Pepsico’s $7 Million Donation in Communities of Color for COVID-19 Relief: Paying for a Health Halo to Hide the Devil’s Fork?
Xavier Morales, Ph.D.
Executive Director, Praxis Project
When I read that Pepsico launched a national $7 million initiative to help communities of color amid COVID-19, I felt frustrated. Yes, communities of color need assistance as we continue to bear the health and economic brunt of this pandemic. But this donation is an investment in Pepsico’s bottom line—not our communities—to make it look like they care, a form of corporate healthwashing. In reality, this sum is paltry in comparison to the costs to deal with health problems associated with their sugary drink portfolio, and their products are implicated in the underlying conditions that have increased COVID-19’s lethality in communities color. If they really cared, they would stop their predatory advertising in communities of color and stop blocking our work to pass local soda taxes that make meaningful community investments to improve underlying conditions and health.
Instead, Pepsico seems to be seeking kudos for this donation that amounts to less than one half of one percent of their $1.49 Billion U.S. advertising budget. It’s shameful considering that they intentionally target communities of color, especially young people, for the marketing of their sugary drinks, one of the largest drivers of the underlying health conditions that increase the lethality of this virus.
----------
WHAT IS REQUIRED
Extend the opinion piece on Pepsico's $7 million COVID-19 donation to communities of color, starting after its final paragraph.

PROVIDED RECORDS
----------
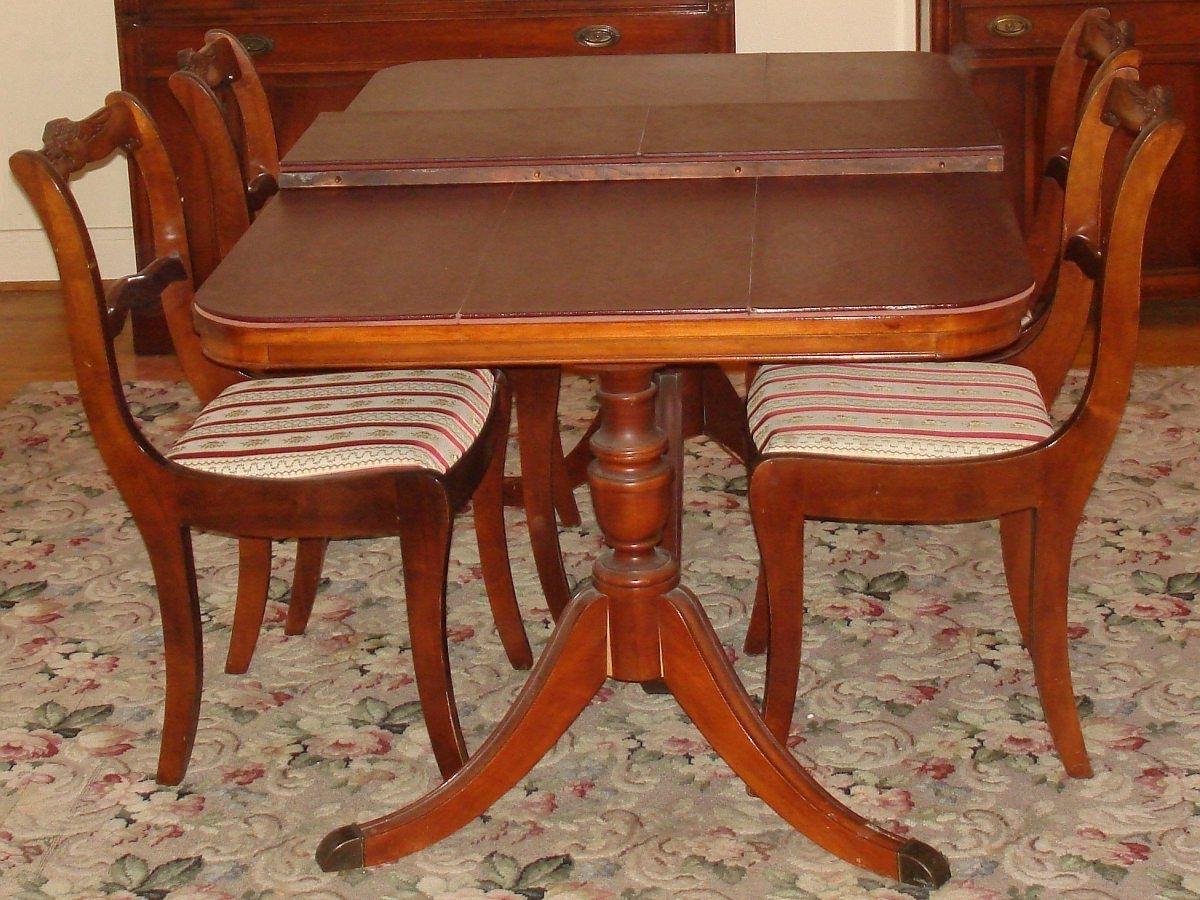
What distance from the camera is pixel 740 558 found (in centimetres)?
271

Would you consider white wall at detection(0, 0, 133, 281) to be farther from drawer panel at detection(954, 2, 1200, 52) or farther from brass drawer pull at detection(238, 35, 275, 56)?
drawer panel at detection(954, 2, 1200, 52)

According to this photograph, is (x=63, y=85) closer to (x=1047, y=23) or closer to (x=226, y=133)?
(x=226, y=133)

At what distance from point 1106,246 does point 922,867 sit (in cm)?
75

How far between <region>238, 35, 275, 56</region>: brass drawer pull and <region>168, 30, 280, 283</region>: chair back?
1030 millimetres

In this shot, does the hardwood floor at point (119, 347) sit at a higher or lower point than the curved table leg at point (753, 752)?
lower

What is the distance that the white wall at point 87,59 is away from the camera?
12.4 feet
----------
TASK RESPONSE
I live in Berkeley, CA, where in 2014 we became the first municipality in the country to pass a 1 cent/ounce soda tax on sugary drinks distributed in our city. We raise approximately $1.5 million per year for our population of 110,000. Oakland passed their soda tax in 2016 and raises approximately $11 million per year to invest in their communities. Seeing the magnitude of these revenues that are addressing health equity, it isn’t surprising that Pepsico would seek positive press for this shamefully small donation to communities of color as their sugary drinks have been linked to the four major underlying conditions that increase the lethality of the COVID-19 virus, including: hypertension, obesity, type 2 diabetes, and cardiovascular disease.
Maybe this is the cost for them to get a good night’s sleep as they sell a product that is increasing the health and economic impact of the pandemic in communities of color. More likely, as more cities pass soda taxes, with San Francisco and Seattle generating approximately $22 million and Philadelphia generating $77 million, it’s a pre-emptive marketing strategy to improve their brand image and make it harder for the next community to pass a soda tax.
We have volumes of public health research showing how while millions suffer from these diseases, communities of color, including American Indians, Alaskan Natives, Latino, African American, and Asian Americans are hardest hit. Soda companies know marketing their products in communities of color drives up their profits, and there are even industry strategies that identify youth of color as trendsetters that can influence white youth, making targeted marketing a key profit strategy. But it’s already a strategy that’s been deadly for the communities I work with, and COVID-19 makes it even more so. We know the virus attacks people with underlying conditions that are caused by the overconsumption of sugary drinks.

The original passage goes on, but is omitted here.